→ **To do**
- 1) In the energy-conservation thread, what initial speed at the bottom does Answer 3 calculate?
- 2) Copy the energy-conservation thread verbatim from "The answer is" up to and including "dropping 10 metres.".

→ **Text excerpt**
The velocity can be computed using conservation of energy

Kinetic energy at the bottom
1/2 * m* v^2
=20*v^2
will equal the potential energy lost:

m*g*h
=40*9.81*10

minus the work done by friction:

F*d
=20*100

The answer is B

BTW: The exact number is 9.81 m/s
If you use 10 m/s for g then you get 10 exactly

j

Answer 2

Oh well, here's another answer then.
5+sqrt(98.1) m/sec assuming that you can neglect friction between his/her brakes and the wheel ( what kid would put their brakes on? it's just mad) and in the hubs and that the wheels are fairly light so you don't need to account for their angular momentum then it's just the extra speed picked up by dropping 10 metres.

This doesn't seem to be in the list though so I'd go for D. 20N is not enough to stop the wheels slipping out sideways and the child will skid and crash long before it reaches the bottom.

Answer 3

Energy conservation: E=E1+E2+E3; E=m*u^2/2 is his initial kinetic energy at the bottom, u is initial speed to be found; E1=mgh is energy lost due to gravity, h=10m; E2=f*L is energy lost due to friction, f=20N, L=100m; E3=m*v^2/2 is energy still on the top, v=5m/s, m=40kg;
Thus m*u^2/2 = mgh + f*L +m*v^2/2 or u=sqrt(2gh + 2f*L/m +v^2) = sqrt(2*9.81*10 +2*20*100/40 + 5*5) = 17.92 m/s – is correct answer!

Answer 4

c

Answer 5

B

→ **Material provided**
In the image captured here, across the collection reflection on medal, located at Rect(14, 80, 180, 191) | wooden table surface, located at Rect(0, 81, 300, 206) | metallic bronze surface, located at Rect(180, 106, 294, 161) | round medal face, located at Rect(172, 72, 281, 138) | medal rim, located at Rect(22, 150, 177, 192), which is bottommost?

→ **Answers to the exercise**
- 1) 17.92 m/s

- 2)
The answer is B

BTW: The exact number is 9.81 m/s
If you use 10 m/s for g then you get 10 exactly

j

Answer 2

Oh well, here's another answer then.
5+sqrt(98.1) m/sec assuming that you can neglect friction between his/her brakes and the wheel ( what kid would put their brakes on? it's just mad) and in the hubs and that the wheels are fairly light so you don't need to account for their angular momentum then it's just the extra speed picked up by dropping 10 metres.